L'ESPAGNE A GAGNER 4/0 !!!!!!!!!!!!!!!!!! contre l'ukraine !!!!!
La sélection espagnole ne pouvait pas mieux débuter sa campagne en Coupe du Monde de la FIFA, Allemagne 2006. Elle a remporté son premier match contre l'Ukraine avec beaucoup d'autorité, s'attirant, grâce à son jeu flamboyant, des louanges internationales.
Le match, disputé mercredi à Leipzig, a ceci d'historique qu'il constitue la meilleure entrée en matière de l'équipe ibérique lors d'une Coupe du Monde de la FIFA. Luis Aragonés lui-même n'aurait pas rêvé meilleure performance de ses protégés, qui ont peut-être réalisé leur plus belle sortie depuis longtemps. Si les aficionados avaient trouvé peu convaincante la prestation de leur équipe lors du dernier match de préparation, face à la Croatie, ce premier succès leur redonne la foi.

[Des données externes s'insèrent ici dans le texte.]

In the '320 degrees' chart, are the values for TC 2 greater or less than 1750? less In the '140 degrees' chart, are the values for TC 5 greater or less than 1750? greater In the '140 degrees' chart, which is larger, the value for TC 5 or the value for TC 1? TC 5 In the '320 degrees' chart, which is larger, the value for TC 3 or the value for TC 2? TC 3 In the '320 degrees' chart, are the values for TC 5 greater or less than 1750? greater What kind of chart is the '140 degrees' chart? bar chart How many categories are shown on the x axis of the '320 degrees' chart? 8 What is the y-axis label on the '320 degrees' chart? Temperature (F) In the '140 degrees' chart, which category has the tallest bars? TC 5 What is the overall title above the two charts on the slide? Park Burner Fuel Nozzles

Selon les statistiques, plus de 9,3 millions de téléspectateurs espagnols auraient suivi la rencontre, qui s'est pourtant déroulée à 15 heures...
Le scepticisme ambiant qui régnait 24 heures avant le match a laissé place à une euphorie générale, renforcée de surcroît par les éloges pleuvant de toutes parts et saluant le jeu formidable des Ibériques.
La solide défense de la Furia a été emmenée par un excellent Carlos Puyol, qui s'est même trouvé habité par l'esprit de Ronaldinho sur l'action qui a amené le quatrième but, signé Fernando Torres. Ce dernier a pour sa part démontré au monde entier ses qualités, pourtant restées quelque peu discrètes durant la saison : vitesse, dribble et frappe de balle.
Le général Xavi dirige ses troupes
"Celui qui maîtrise le ballon maîtrise le jeu", telle est la devise souvent répétée par Aragonés. Mercredi, ses joueurs se sont efforcés de démontrer qu'il détenait la clé du football. L'inspiration est venue toucher ceux qui, d'un avis général, forment l'un des meilleurs milieux de terrain de la compétition.
Xavi, qui revenait d'une longue blessure, a réussi son retour. Balle au pied, c'est lui qui a fait la différence, tel un vrai général assisté de ses deux indiscutables lieutenants : l'impeccable Xabi Alonso et l'implacable Marcos Senna, auteur d'un but magnifique sur un lob, malheureusement refusé pour une faute de l'un de ses coéquipiers.
À la bonne nouvelle que constitue le retour triomphal de Xavi (dont le corner a amené le premier but de Xabi Alonso) s'est ajoutée une confirmation : David Villa n'a rien perdu de son sens du but. Le meilleur buteur de la Liga a signé un doublé (sur coup franc et penalty) et fait tourner la tête à la défense adverse grâce à sa vitesse et à ses incessants changements de position. Si Luis García s'est lui aussi montré très actif, que dire de la détermination, de la motivation et des passes de Torres ?
Les supporters espagnols ont, après chaque but, scandé en ch½ur leur nouveau slogan : "En route pour Berlin". Petit à petit la Furia Roja commence à y croire.
Une presse dithyrambique
"Le Brésil, l'Angleterre, l'Argentine, l'Allemagne... nous sommes meilleurs ! À nous la Coupe du Monde !", titre sur sa couverture le quotidien sportif Marca, qui ne tarit pas d'éloges sur les protégés de Aragonés : "Quel match ! Le monde entier en est resté bouche bée !"
Pour AS, l'Espagne a montré les dents. Et de commencer à croire que le vieux rêve du sélectionneur devient réalité : "Pour la première fois, les joueurs semblent convaincus. L'Espagne a joué sans un doute, sans l'ombre d'une crainte, peut-être parce qu'aucun ogre ne saurait résister à la colère de Luis. Maintenant en confiance, l'équipe prend toute sa mesure quand elle a le ballon ; de simple équipe, elle devient une équipée, dotée d'une excellente défense et d'un milieu sobre et efficace. Qui oserait douter du talent de l'attaque ? Villa est vif comme l'éclair et Torres, lorsqu'il démarre, n'a pas besoin de grand-chose pour s'envoler".